Having good taste requires evaluating quality. But what is quality?
The quality of a wine, like the quality of a painting or a musical work, is seldom a function of the components of the work taken individually. A wine taster can identify a whole bowl of various fruit aromas wafting from a wine, pronounce the acidity to be bracing and the tannins fine-grained but firm and still have said little about wine quality. Wine quality is a function of structure, balance, complexity, and intensity supplemented by even less concrete features such as deliciousness, power, elegance, gracefulness, or refreshment. None of these features can be detected by analytically breaking down a wine into separate components because they are inherently relational, just as describing a painted surface as garish or a piece of music as lyrical would involve relations.
Even a prominent feature like acidity is not merely a function of a single measurable quantity such as PH; perceived acidity differs substantially from objective measures of acidity and is influenced by the prominence of other components such as sugar and tannin levels. None of these relational properties seem amenable to scientific analysis. I doubt that gas chromatography can identify elegance; a wine’s balance cannot be appreciated by measuring PH and sugar levels.
Identifying these aesthetic features involves a holistic judgment, not an analytic one. The wine as a whole must be evaluated just as evaluating a painting or music involves judgments about the work as a whole.

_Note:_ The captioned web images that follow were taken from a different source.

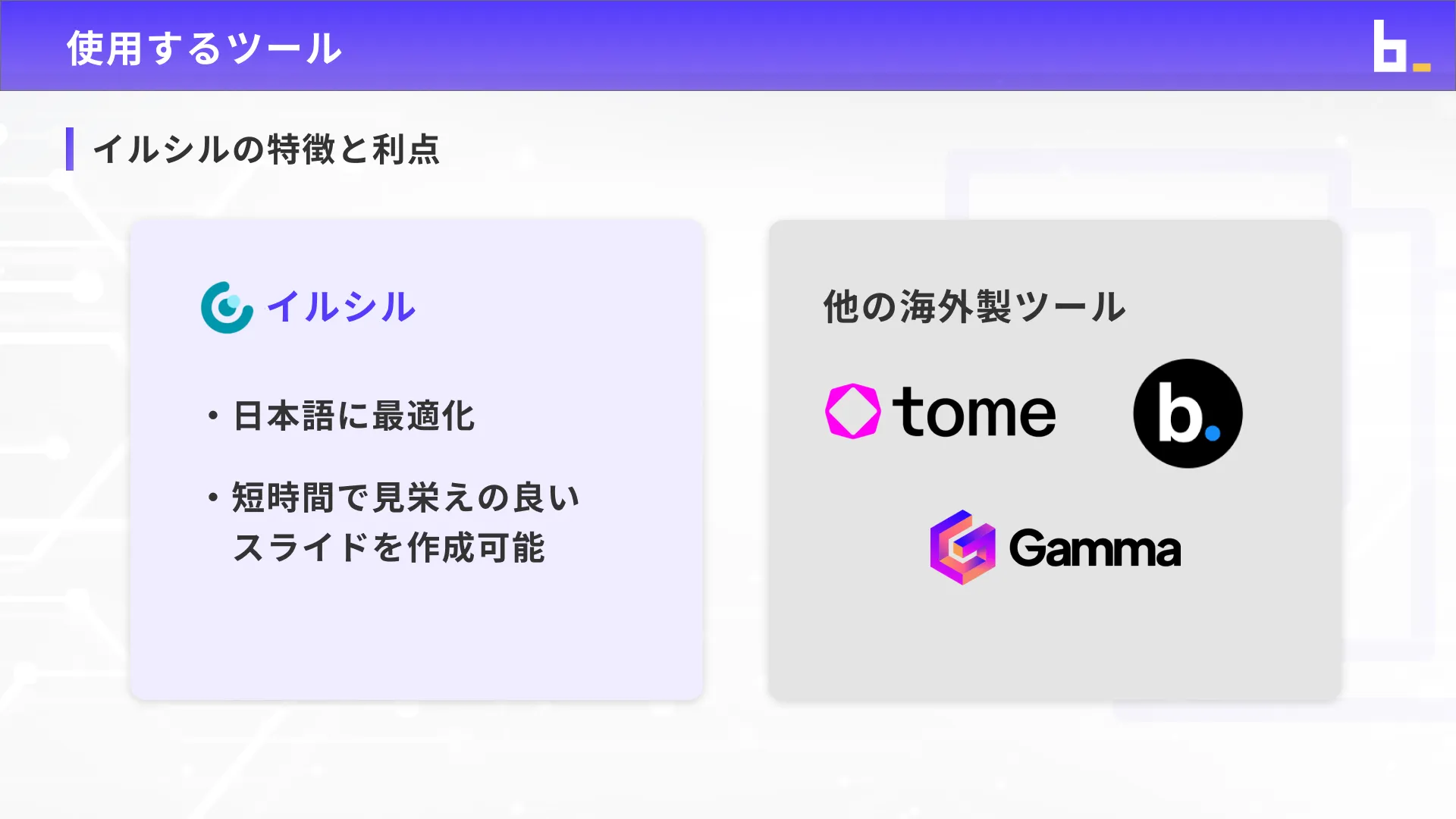 ビジネスワーカーコースイルシル入門チャプター1_1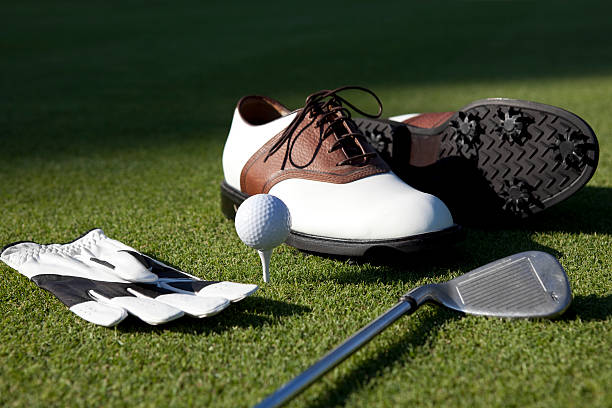 golf gear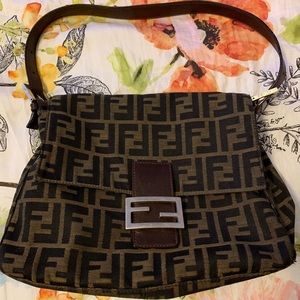 Fendi Shoulder Bag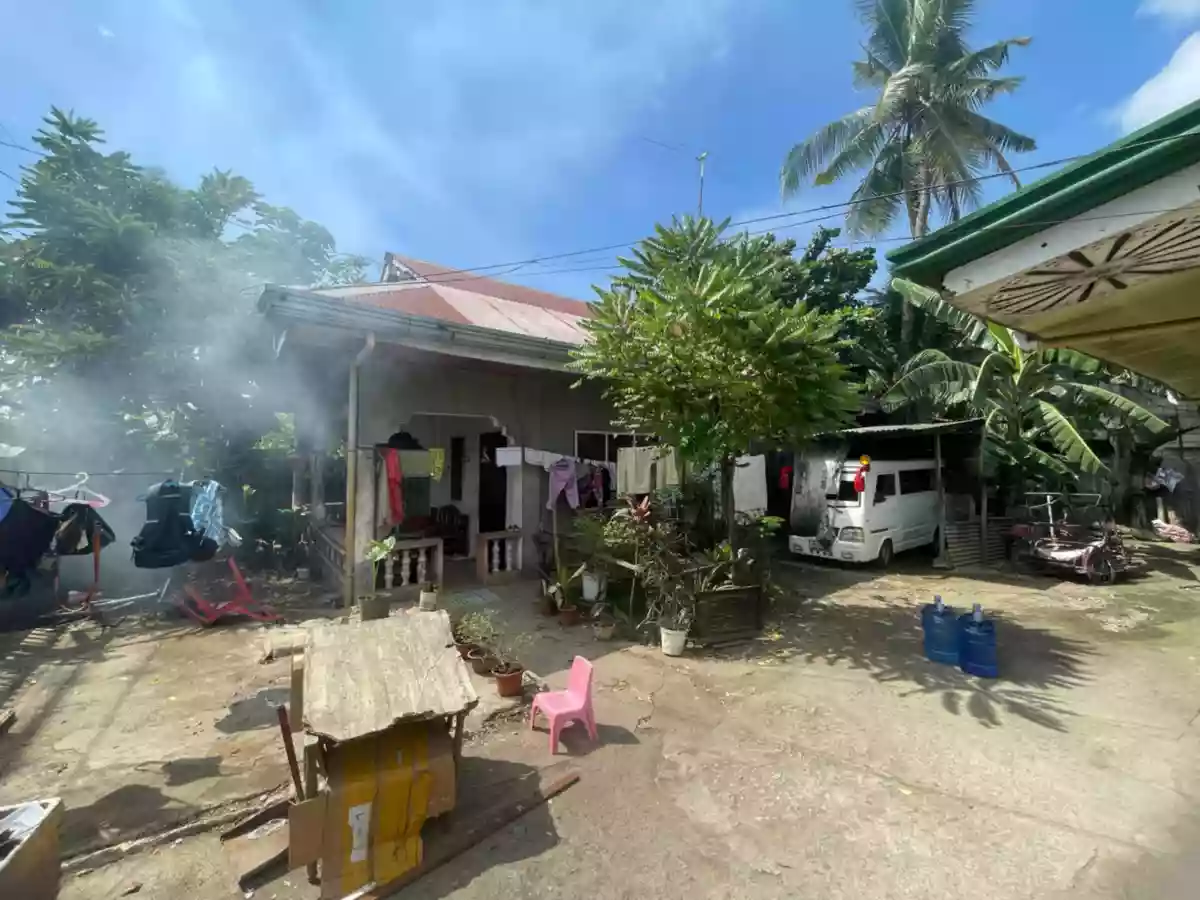 RUSH SALE: Residential / Commercial Property in Tungkil Minglanilla, Cebu — Agricultural Lot in Minglanilla, Cebu, Philippines — Photo 6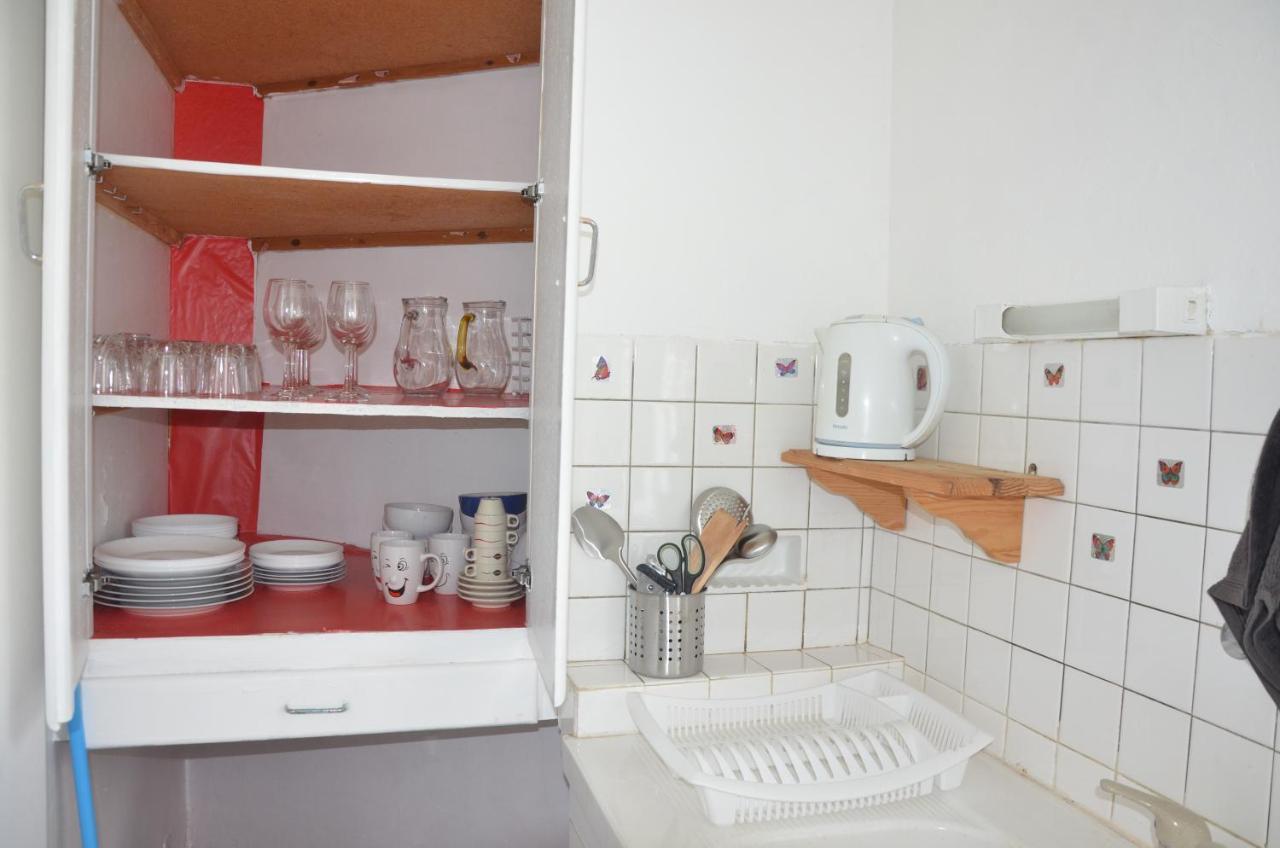Au Bord De L'Eau Appartement 50 M2 Chambon-sur-Voueize Kültér fotó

Hence, the problem of good taste. What do you discern when you identify elegance, grace, or deliciousness in a wine? It’s not like picking out oak flavors. It’s a judgment about how everything comes together—a set of relations that emerge from facts about the wine but are not identical to any particular collection of facts.
A beautiful wine exhibits an order or unity that cannot be fully described. There are no rules that govern the use of the term “beauty” or a list of characteristics that invariably produce beauty. Beautiful objects are beautiful in their own way. Even pleasure is an unreliable guide. We can take pleasure in wines that are not beautiful.
Yet, in great wines, like great works of art, there is something there that we want to learn more about, patterns that we want to learn to follow, a unity we must strive to grasp. A beautiful object can’t mean anything we want it to mean. With beautiful objects we have to search for what they mean and that requires imagination although we are doomed to fail to fully describe it because there is always more to be said. It is this searching activity that we find enjoyable—an intellectual fascination with trying discover all the dimensions that a wine has to give. There is a depth to wines of great quality that lesser wines lack.
Of course, some wines won’t repay that much attention. We explore them for awhile, get bored because we’ve come to identify and articulate everything important about them, and move on. By contrast, a wine is genuinely beautiful if it sustains our interest in reflecting on it indefinitely because all attempts to fully understand it fail. It has an order that constantly opens new ways of understanding it because no particular description is ever adequate.
Beautiful objects are intriguing, mysterious, not fully understood, yet at the same time balanced, harmonious, and well put together.
Good taste is a matter of identifying wines that repay our attention and produce endless fascination.
And yet every discussion of taste and good taste must also address the fact that taste, and good taste, over time, have changed and will continue to change. There are any number of examples from other art forms (from the impressionists to Stravinsky) of artists whose works have been widely disparaged by the critics, only to see them become “classics” years or generations later. And those early critics were absolutely certain of their judgements at the time.
I wonder what wine styles today, ridiculed or reviled by the current crop of experts, will become the Van Goghs, and Charles Ives compositions of the generations to come? And how will the critics of today be treated by the lovers of those works? If history is our guide, it will not be pretty.